TESTO FORNITO:
=====

30 Novembre 2021

Sulla responsabilità da lite temeraria ex art. 96, comma 3 c.p.c.

di Marco Russo, Avvocato Scarica in PDF

Cass., sez. III, 30 settembre 2021, n. 26545 Pres. Graziosi, Rel. Gorgoni

Procedimento civile – Spese processuali – Responsabilità c.d. da lite temeraria – Soccombenza –  (C.p.c. artt. 88, 91, 92, 96)

La condanna ex art. 96 c.p.c., comma 3, deve giungere all’esito di un accertamento che il giudicante è chiamato a compiere caso per caso, anche tenendo conto della fase in cui si trova il giudizio e del comportamento complessivo della parte soccombente, onde verificare se essa abbia esercitato le sue prerogative processuali in modo abusivo, cioè senza tener conto degli interessi confliggenti in gioco, sacrificandoli ingiustificatamente o sproporzionatamente in relazione all’utilità effettivamente conseguibile.

CASO

La vicenda in oggetto prende le mosse da uno sfratto per morosità con contestuale citazione per la convalida, cui si oppone la società conduttrice eccependo la carenza di legittimazione processuale dell’attore, falsus procurator dell’usufruttuaria, e chiedendo conseguentemente la dichiarazione dell’inesistenza, nullità, ovvero inefficacia e comunque risolto per inadempimento il contratto di locazione stipulato (asseritamente) per conto dell’usufruttuaria.

Il tribunale, con sentenza confermata in appello, dichiara risolto il contratto di locazione e ordina il rilascio dell’immobile.

In particolare, per la parte che qui interessa, il giudice di secondo grado ritiene conforme a diritto il ragionamento del tribunale e concludeva per la “temerarietà”, ai sensi e per gli effetti di cui al terzo comma dell’art. 96 c.p.c., della pretesa delle appellanti, anche sulla base della riscontrata infondatezza della tesi del difetto di rappresentanza dell’attore e dell’infondatezza delle difese sostenute nell’ambito della querela di falso proposta incidentalmente nel corso del giudizio.

La decisione d’appello è oggetto di ricorso per cassazione, con cui la conduttrice – sulla base di quattro complessi, e in parte ripetitivi motivi – lamenta (i) il difetto di prova dell’inadempimento, (ii)  il vizio di motivazione consistito nella contraddittoria affermazione della “mancata formulazione di una prova da parte degli appellanti” quando, in primo grado, erano state rigettate tutte le istanze istruttorie; (iii) la nullità del procedimento, per la ricorrenza di un vizio della procura notarile; (iv) la violazione o falsa applicazione dell’art. 96, comma 3 c.p.c., i cui presupposti sono stati riconosciuti dalla Corte d’appello pur a fronte del “comportamento” della parte “ispirato a senso di giustizia ed onestà intellettuale”.

=====

VOCI FORNITE:
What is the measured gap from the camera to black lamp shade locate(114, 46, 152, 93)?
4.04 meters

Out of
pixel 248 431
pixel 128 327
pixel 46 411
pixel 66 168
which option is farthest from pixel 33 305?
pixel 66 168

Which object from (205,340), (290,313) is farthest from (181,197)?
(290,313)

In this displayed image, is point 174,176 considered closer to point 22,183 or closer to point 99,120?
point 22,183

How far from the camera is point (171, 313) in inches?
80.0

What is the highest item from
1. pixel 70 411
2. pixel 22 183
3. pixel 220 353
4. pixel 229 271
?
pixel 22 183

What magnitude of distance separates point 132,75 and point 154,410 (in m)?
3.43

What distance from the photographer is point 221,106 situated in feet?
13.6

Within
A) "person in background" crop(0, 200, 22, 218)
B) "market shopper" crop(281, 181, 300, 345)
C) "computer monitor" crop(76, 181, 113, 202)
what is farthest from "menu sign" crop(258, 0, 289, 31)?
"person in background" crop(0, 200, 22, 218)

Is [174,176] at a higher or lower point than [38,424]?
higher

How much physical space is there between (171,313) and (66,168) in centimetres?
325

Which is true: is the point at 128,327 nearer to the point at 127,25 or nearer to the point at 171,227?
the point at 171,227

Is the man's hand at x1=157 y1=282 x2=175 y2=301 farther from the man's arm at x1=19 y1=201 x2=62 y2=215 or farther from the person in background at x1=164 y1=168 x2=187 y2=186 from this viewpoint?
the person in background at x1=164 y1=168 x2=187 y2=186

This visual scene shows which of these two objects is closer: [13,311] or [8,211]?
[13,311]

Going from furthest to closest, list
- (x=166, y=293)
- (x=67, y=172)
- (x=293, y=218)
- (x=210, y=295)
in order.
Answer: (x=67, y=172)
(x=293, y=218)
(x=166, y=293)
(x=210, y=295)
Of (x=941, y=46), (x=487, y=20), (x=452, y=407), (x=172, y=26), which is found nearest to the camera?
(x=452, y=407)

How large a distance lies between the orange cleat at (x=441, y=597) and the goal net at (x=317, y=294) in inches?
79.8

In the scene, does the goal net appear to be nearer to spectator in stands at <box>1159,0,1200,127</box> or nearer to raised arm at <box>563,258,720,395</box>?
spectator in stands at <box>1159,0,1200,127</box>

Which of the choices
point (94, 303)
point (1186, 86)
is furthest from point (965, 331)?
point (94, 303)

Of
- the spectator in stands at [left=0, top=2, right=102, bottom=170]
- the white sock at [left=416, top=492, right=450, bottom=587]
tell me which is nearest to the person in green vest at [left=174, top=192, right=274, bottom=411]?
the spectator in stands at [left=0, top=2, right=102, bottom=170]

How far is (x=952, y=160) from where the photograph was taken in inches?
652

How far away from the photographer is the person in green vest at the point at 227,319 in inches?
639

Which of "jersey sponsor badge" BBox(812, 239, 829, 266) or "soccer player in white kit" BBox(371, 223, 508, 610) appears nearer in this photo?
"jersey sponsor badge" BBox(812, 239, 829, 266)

=====

COSE DA FARE:
[1] Per ciascuna affermazione indica se concorda con il testo sulla lite temeraria: rispondi sì o no e cita le parole del testo che lo stabiliscono. (a) Il tribunale ha dichiarato risolto il contratto di locazione. (b) Il ricorso per cassazione si fonda su tre motivi. (c) In appello la sentenza del tribunale è stata riformata.
[2] Riporta ogni riga delle voci in cui compare la stringa "BBox".

LE RISPOSTE:
[1]
(a) Sì: "dichiara risolto il contratto di locazione e ordina il rilascio dell’immobile".
(b) No: "sulla base di quattro complessi, e in parte ripetitivi motivi".
(c) No: "con sentenza confermata in appello".

[2]
Which of "jersey sponsor badge" BBox(812, 239, 829, 266) or "soccer player in white kit" BBox(371, 223, 508, 610) appears nearer in this photo?
"jersey sponsor badge" BBox(812, 239, 829, 266)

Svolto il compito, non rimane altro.